### Description du problème
Recopiez le passage du texte sur les dons aux enfants qui commence à « 1. Garder secret » et se termine à « des complications juridiques. ».

---- Texte extrait

Faire un don d'argent ou d'un bien immobilier pour aider vos enfants est une belle intention, mais il existe des pièges à éviter pour prévenir jalousies et frais superflus. Voici les erreurs fréquentes à ne pas commettre.
1. Garder secret un don manuel
Faire un don en toute discrétion à un enfant peut sembler anodin, mais cela peut provoquer des tensions familiales. Les dons manuels, comme de l'argent ou des bijoux, doivent toujours être déclarés lors de la succession. En l'absence de déclaration, le bénéficiaire risque d'être accusé de recel successoral, ce qui pourrait entraîner des complications juridiques.
De plus, le montant du don peut être évalué par le notaire au moment de votre décès, ce qui pourrait engendrer des droits à payer bien plus élevés qu’en cas de déclaration au moment du don.
2. Omettre une trace écrite de vos décisions
Un manque de documentation peut mener à des interprétations divergentes et des conflits. Par exemple, si vous prêtez de l'argent à un enfant sans acte notarié, celui-ci pourrait le considérer comme une donation lors de votre décès, entraînant des déboires juridiques. En clair, une simple intention mal définie peut engendrer de lourdes conséquences.
3. Favoriser un enfant sans informer les autres
Cette pratique peut générer un climat de suspicion au sein de la fratrie. Il est donc recommandé d'annoncer vos choix à tous vos enfants pour éviter les malentendus et les rancœurs. Un rendez-vous chez le notaire peut aider à clarifier les implications de vos décisions.

--------
---- Données de l'exercice

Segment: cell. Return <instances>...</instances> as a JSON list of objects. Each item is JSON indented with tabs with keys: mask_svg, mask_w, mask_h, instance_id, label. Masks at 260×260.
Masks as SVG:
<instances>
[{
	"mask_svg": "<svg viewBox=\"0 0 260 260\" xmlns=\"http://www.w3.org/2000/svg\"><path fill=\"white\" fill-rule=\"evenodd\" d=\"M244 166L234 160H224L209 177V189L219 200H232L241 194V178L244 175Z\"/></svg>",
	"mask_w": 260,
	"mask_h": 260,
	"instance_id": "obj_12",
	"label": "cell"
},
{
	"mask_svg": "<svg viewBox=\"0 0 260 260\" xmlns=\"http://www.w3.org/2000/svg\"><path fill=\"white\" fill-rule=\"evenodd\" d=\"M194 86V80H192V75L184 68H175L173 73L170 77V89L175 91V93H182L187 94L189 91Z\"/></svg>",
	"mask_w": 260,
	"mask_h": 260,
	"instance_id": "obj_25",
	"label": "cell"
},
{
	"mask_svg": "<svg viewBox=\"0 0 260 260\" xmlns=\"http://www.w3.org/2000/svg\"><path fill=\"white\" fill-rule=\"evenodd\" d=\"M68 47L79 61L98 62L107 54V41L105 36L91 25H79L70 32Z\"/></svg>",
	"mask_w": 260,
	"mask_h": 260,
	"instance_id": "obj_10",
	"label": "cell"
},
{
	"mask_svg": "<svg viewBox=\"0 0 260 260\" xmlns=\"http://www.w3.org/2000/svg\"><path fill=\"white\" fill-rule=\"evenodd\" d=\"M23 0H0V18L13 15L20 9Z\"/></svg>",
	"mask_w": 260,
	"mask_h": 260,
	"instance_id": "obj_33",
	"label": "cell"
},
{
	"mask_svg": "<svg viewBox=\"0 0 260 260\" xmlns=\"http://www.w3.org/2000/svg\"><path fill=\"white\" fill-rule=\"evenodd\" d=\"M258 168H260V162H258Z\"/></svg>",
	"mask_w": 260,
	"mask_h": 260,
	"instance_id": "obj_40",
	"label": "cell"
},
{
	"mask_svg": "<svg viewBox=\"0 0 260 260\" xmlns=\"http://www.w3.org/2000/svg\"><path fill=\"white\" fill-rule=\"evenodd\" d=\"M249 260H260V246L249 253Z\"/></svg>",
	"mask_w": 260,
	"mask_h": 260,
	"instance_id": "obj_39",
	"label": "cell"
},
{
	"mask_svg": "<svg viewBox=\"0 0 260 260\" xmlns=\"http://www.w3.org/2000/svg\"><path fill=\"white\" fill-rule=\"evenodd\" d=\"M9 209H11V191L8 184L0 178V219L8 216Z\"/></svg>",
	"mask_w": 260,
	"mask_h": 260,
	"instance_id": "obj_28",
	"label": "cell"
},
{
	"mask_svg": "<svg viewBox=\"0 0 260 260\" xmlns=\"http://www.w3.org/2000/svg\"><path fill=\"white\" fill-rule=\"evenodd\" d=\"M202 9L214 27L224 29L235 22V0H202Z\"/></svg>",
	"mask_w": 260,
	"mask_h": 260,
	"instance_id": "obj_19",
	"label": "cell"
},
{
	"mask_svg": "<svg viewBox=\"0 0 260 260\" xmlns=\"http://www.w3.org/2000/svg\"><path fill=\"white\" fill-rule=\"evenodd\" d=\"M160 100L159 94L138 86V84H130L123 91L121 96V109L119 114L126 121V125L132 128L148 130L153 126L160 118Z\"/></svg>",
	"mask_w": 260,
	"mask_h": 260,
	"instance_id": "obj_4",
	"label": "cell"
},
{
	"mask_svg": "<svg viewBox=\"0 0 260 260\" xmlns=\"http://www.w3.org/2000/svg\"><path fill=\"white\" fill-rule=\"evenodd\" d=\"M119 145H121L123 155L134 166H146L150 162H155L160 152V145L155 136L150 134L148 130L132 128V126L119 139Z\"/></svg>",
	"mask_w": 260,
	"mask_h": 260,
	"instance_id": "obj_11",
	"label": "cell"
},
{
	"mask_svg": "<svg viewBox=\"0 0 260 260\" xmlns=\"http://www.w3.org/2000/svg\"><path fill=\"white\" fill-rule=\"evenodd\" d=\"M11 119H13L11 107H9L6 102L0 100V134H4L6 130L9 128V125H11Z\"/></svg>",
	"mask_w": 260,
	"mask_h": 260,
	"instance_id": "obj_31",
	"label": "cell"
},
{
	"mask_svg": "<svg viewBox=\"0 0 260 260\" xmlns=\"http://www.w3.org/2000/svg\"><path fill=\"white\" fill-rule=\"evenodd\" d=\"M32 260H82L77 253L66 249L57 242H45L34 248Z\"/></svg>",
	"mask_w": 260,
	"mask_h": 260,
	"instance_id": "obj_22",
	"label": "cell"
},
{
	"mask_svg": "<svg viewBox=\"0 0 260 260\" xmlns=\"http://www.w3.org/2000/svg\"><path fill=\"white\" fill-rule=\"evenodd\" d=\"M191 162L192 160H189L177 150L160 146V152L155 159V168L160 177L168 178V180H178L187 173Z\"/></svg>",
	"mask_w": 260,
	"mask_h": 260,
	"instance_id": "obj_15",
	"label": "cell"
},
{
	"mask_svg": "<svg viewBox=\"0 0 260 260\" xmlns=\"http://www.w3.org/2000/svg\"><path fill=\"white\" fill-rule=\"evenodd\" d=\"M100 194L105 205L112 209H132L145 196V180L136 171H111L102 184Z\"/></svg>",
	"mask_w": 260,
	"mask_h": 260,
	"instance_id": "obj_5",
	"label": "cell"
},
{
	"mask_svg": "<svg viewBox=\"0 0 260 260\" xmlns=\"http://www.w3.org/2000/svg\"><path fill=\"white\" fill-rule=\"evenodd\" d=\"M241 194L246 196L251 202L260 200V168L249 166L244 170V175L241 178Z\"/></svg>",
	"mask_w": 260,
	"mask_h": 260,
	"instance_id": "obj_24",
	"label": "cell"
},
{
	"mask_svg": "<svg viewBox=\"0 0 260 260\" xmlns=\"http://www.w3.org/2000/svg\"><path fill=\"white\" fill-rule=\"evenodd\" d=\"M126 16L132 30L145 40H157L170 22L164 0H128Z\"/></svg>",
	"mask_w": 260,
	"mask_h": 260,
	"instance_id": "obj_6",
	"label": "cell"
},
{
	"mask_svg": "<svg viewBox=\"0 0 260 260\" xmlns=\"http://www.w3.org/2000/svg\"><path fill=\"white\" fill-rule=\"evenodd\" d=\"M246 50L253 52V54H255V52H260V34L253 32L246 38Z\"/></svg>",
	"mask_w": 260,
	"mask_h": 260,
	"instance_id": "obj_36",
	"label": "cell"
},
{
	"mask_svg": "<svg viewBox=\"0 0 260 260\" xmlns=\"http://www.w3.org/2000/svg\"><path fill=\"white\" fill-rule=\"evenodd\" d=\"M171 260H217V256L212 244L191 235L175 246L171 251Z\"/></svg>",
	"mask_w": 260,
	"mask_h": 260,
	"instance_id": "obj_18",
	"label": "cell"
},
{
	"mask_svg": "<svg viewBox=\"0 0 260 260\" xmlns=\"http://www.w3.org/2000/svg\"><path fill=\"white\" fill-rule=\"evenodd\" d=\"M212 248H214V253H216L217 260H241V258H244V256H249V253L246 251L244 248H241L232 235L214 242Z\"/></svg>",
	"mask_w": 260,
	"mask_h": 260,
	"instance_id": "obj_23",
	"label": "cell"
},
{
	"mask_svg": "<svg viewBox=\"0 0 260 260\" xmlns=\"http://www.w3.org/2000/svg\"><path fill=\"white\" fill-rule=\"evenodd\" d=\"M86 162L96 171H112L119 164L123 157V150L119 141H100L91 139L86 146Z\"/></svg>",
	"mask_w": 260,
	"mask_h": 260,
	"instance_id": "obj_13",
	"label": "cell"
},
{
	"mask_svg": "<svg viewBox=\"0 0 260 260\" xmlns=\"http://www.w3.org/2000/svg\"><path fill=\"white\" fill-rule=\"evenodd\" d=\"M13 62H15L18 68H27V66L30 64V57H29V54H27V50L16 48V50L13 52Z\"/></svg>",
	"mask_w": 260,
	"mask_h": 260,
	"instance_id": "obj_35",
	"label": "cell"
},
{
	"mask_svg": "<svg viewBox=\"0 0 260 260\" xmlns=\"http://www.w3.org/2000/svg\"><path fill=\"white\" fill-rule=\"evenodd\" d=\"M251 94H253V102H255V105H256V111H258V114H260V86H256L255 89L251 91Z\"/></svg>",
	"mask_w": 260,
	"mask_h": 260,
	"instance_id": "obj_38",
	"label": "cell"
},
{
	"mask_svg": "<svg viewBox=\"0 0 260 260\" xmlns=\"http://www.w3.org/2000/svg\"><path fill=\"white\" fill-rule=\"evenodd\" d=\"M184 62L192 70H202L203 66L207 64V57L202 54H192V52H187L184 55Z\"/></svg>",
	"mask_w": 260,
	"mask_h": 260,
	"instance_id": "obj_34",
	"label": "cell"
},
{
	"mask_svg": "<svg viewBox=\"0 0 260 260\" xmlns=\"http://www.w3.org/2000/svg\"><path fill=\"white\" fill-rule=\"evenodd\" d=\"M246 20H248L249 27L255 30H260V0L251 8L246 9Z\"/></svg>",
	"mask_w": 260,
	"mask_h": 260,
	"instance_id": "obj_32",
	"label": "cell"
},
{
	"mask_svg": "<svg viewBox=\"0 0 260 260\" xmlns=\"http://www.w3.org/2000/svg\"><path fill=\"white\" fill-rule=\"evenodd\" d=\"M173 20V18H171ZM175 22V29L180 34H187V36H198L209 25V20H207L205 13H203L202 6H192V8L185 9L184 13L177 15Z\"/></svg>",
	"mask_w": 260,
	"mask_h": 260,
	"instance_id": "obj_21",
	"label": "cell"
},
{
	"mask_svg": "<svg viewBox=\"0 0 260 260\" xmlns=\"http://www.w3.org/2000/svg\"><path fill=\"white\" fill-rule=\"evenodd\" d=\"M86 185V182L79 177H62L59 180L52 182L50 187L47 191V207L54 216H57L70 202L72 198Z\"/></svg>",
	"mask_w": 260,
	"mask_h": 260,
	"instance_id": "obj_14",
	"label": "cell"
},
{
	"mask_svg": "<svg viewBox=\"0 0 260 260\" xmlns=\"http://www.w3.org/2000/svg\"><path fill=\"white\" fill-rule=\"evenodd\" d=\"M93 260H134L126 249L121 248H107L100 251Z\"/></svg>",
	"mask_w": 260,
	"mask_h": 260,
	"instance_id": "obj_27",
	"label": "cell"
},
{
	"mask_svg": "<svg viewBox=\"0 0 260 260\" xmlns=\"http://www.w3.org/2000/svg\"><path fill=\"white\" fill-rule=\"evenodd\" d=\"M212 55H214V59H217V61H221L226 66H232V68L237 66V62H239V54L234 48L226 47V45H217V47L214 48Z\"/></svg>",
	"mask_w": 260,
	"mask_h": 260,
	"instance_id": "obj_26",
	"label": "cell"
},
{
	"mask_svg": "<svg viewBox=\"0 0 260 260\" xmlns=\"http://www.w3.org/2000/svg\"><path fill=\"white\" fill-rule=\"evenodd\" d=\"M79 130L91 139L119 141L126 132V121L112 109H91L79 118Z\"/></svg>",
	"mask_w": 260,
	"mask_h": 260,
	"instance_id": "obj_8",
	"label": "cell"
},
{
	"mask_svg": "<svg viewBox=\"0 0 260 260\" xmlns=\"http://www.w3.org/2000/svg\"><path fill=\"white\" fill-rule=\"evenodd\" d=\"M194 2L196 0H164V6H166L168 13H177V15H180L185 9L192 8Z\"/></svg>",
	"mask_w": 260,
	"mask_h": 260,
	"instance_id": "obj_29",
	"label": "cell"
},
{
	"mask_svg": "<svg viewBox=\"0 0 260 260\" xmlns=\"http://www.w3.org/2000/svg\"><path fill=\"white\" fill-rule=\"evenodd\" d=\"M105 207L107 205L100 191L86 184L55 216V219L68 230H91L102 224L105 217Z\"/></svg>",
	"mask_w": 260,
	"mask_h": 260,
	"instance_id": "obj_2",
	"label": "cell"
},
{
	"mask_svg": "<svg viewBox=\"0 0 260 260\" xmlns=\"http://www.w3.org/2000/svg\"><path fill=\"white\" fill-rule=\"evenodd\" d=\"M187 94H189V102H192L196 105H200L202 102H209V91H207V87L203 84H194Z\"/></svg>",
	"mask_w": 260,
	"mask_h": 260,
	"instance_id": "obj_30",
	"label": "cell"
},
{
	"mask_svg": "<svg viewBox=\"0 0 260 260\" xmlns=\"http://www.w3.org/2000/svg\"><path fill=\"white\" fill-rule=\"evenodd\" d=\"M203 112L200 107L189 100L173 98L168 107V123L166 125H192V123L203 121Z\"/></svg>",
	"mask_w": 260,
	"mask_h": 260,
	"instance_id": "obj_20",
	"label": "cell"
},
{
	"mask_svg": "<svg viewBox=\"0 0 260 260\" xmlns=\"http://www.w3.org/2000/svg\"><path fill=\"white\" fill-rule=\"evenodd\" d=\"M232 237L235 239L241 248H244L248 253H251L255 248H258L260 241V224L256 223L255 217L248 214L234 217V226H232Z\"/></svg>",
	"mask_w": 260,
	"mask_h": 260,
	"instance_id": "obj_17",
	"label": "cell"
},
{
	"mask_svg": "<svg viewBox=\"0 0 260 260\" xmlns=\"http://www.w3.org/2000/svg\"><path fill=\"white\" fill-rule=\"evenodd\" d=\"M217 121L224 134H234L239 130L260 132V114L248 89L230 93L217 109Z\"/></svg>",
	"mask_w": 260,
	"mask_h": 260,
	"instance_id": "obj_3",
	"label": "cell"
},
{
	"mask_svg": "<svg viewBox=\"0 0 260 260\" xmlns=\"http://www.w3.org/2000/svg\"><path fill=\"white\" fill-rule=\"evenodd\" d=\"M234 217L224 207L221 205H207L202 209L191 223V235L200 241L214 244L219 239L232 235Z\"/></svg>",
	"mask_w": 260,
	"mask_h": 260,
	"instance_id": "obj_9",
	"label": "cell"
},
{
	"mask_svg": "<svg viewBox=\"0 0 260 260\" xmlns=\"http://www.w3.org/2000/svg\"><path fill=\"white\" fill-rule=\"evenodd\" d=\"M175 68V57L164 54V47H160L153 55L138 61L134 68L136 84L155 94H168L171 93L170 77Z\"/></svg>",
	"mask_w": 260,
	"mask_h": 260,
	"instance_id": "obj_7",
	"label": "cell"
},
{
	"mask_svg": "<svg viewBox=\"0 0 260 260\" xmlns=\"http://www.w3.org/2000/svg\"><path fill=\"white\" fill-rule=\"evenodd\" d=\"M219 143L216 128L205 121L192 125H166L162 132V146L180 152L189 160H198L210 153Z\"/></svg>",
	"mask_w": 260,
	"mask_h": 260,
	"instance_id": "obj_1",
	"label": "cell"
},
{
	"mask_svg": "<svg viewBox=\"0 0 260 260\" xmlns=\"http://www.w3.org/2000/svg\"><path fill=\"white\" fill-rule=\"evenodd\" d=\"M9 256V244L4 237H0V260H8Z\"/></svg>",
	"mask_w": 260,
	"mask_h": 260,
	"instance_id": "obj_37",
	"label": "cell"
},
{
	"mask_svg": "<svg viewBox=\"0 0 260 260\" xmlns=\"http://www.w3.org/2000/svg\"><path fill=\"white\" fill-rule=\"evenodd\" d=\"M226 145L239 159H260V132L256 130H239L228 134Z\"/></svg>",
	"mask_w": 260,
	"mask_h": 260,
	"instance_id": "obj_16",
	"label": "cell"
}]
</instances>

--------

### Réponse au problème
1. Garder secret un don manuel
Faire un don en toute discrétion à un enfant peut sembler anodin, mais cela peut provoquer des tensions familiales. Les dons manuels, comme de l'argent ou des bijoux, doivent toujours être déclarés lors de la succession. En l'absence de déclaration, le bénéficiaire risque d'être accusé de recel successoral, ce qui pourrait entraîner des complications juridiques.